Mike Sneesby, chief executive officer of Nine Entertainment Co. said: “Every month, across Nine’s television, publishing and audio assets as well as Stan and Domain, we reach almost 20m people. It is this broad reach which gives Nine its unique position – our ability to distribute content to the broadest possible audience; to monetise that content in multiple ways and to use our extensive first party data to ensure optimisation of audience and revenue.

“Our Total Television business has had an extraordinary year, achieving record revenue share results as our content strategy and investment continues to further strengthen our relative position. Our high quality talk radio assets have also grown share, whilst expediting the expansion into digital, with 115% digital revenue growth reported for the year.

“Subscription and licensing revenues at Nine’s wholly owned businesses, Stan and Publishing, together grew by around 9%, to 28% of total revenue ex Domain, with price increases successfully executed reflecting the strong content and engagement of the group’s growing subscriber bases.”

Nine’s Broadcast division comprises Total Television (Nine Network and 9Now) as well as Nine Radio. Together, Broadcast reported EBITDA of $320m on revenues of $1.4b for the 12 months.

Whilst down on the record FY22 result, Nine Broadcast’s FY23 result was above pre-COVID levels.

Both Nine Network and 9Now comfortably outperformed their respective markets, growing Total Television share to an historically high level of 41.8% for the year, up 2.9 percentage points on FY22. Total TV revenue of $1.2b, was down 2% on FY22, with growth from 9Now close to offsetting the impact of weaker advertising markets on Nine Network. EBITDA of $307m was down 20% on FY22.

The Metro FTA advertising market declined by 11% for the year, and 15% for the second half, reflecting both the underlying weaker economy as well as Election-affected comparables. Nine Network markedly outperformed, with second half revenue share growth of 1.4 percentage points to 42.0% resulting in a Metro Free to Air (FTA) revenue share for FY23 of 40.7%, which is a more than 20-year high. As a result, Nine Network reported a revenue decline of just 4% for the 12 months to $1.1b.

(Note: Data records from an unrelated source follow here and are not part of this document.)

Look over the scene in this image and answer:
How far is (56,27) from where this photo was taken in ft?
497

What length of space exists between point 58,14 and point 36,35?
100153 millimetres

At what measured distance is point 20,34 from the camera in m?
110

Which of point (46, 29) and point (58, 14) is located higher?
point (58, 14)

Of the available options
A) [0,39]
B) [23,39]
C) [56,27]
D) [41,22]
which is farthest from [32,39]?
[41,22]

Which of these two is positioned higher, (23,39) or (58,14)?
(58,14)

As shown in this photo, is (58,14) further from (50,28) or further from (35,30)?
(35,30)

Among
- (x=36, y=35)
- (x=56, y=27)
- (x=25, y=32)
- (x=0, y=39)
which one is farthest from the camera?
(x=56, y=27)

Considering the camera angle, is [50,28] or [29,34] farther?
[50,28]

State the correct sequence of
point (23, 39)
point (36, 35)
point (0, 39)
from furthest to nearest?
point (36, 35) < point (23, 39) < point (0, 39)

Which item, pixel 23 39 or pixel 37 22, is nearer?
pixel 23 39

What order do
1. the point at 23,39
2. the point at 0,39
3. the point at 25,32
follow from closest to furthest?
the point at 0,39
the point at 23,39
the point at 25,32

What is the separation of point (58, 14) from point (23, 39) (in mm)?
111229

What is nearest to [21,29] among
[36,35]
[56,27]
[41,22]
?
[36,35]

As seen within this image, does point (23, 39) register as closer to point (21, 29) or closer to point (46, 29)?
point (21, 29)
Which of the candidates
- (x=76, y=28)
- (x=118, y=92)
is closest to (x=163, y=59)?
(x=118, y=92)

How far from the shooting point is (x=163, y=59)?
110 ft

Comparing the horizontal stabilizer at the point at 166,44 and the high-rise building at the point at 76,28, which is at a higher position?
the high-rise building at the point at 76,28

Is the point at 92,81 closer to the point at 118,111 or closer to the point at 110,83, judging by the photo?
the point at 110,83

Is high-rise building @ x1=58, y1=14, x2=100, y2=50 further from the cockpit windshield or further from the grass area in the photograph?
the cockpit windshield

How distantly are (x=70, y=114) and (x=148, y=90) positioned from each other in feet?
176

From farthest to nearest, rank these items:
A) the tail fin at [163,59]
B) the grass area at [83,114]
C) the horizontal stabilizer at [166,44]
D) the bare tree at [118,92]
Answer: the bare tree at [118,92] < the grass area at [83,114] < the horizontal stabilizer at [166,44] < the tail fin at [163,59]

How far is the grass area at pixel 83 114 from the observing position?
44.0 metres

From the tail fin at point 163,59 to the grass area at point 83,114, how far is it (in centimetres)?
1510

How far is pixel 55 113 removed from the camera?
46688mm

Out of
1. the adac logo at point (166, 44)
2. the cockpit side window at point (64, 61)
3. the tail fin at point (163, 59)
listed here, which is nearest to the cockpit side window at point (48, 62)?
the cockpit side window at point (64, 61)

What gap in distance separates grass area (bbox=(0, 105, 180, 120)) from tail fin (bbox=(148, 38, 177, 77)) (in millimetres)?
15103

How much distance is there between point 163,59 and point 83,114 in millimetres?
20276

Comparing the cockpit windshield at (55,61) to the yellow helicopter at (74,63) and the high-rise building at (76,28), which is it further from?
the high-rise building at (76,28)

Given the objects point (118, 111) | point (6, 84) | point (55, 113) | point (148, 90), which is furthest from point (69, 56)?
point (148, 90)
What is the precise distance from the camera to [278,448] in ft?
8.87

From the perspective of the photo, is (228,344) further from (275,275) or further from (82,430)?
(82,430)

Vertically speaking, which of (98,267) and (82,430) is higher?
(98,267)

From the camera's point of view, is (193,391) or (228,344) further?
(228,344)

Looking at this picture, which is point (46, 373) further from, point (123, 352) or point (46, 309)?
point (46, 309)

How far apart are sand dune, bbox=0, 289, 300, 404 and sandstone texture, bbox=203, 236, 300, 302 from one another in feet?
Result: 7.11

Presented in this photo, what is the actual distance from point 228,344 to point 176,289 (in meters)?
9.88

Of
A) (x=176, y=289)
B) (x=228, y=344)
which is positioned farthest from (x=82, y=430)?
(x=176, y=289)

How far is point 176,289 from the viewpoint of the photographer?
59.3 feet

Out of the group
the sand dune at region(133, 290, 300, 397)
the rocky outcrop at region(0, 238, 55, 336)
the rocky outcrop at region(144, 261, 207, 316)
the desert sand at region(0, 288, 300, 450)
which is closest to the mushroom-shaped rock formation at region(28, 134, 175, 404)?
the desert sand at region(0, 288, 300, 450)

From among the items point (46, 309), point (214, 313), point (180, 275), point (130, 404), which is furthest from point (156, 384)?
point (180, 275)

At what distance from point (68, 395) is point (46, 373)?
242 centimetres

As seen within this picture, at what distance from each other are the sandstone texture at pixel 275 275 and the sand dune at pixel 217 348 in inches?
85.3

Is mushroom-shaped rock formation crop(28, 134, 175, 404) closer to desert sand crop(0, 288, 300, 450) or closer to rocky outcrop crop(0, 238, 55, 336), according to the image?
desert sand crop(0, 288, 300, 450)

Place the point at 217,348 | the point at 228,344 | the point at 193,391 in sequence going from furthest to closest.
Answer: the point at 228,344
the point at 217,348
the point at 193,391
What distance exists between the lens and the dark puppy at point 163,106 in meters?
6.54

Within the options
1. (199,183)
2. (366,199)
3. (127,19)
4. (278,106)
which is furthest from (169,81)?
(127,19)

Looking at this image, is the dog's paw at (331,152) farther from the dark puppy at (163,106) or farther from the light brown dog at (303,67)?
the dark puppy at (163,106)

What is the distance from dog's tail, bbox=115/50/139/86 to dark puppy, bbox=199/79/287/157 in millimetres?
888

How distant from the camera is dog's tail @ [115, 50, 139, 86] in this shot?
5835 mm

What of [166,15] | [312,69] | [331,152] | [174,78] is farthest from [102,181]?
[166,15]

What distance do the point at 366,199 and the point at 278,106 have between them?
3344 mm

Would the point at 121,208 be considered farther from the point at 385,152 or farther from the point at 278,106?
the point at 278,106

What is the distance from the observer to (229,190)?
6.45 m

Across the year, Nine Network was the #1 Network and Primary Channel of its targeted 25-54 demographic, attracting a commercial network share of 39.4%2 and a primary channel share of 40.7%, the latter a record share for any channel since OzTAM commenced.

Sneesby attributed Stan’s growth to its investment in sport and original content, which delivered four of the top six series and movies available on Stan in the 2023 financial year. New original series, including dramas Black Snow and Ten Pound Poms, attracted strong viewer numbers on the platform, he added.

Discussing the end of free trials, Sneesby said: “We’ve seen other platforms remove their free trials. Ultimately, what will happen is, as free trials get removed, paying subscribers obviously become that important metric.”

Source: Mediaweek, C21

One Response

  1. Nine’s TV, Radio and Newspaper businesses all lost revenue and they were depreciated by $85m. Stan’s revenue increased but they have had to spend money making content because they can no-longer buy it, and they have also bought sports rights for Stan Sports.